Problem to work on
Copy the text of every row below word for word, leaving the pictures out of your answer.

[Collected data]
[start]
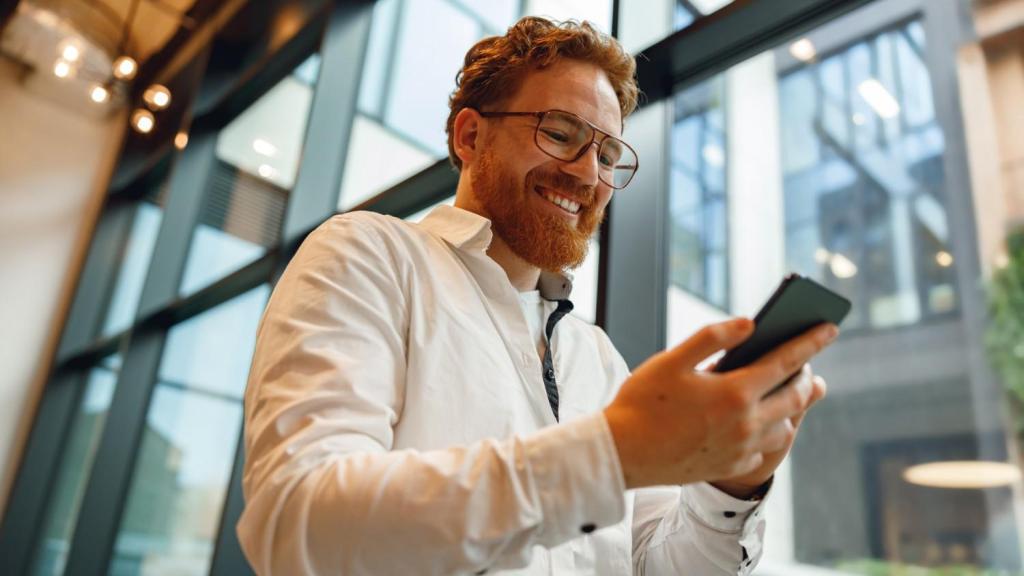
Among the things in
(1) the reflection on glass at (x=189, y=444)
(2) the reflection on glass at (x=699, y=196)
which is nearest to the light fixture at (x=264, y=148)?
(1) the reflection on glass at (x=189, y=444)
[end]
Completed exercise
Among the things in
(1) the reflection on glass at (x=189, y=444)
(2) the reflection on glass at (x=699, y=196)
which is nearest to the light fixture at (x=264, y=148)?
(1) the reflection on glass at (x=189, y=444)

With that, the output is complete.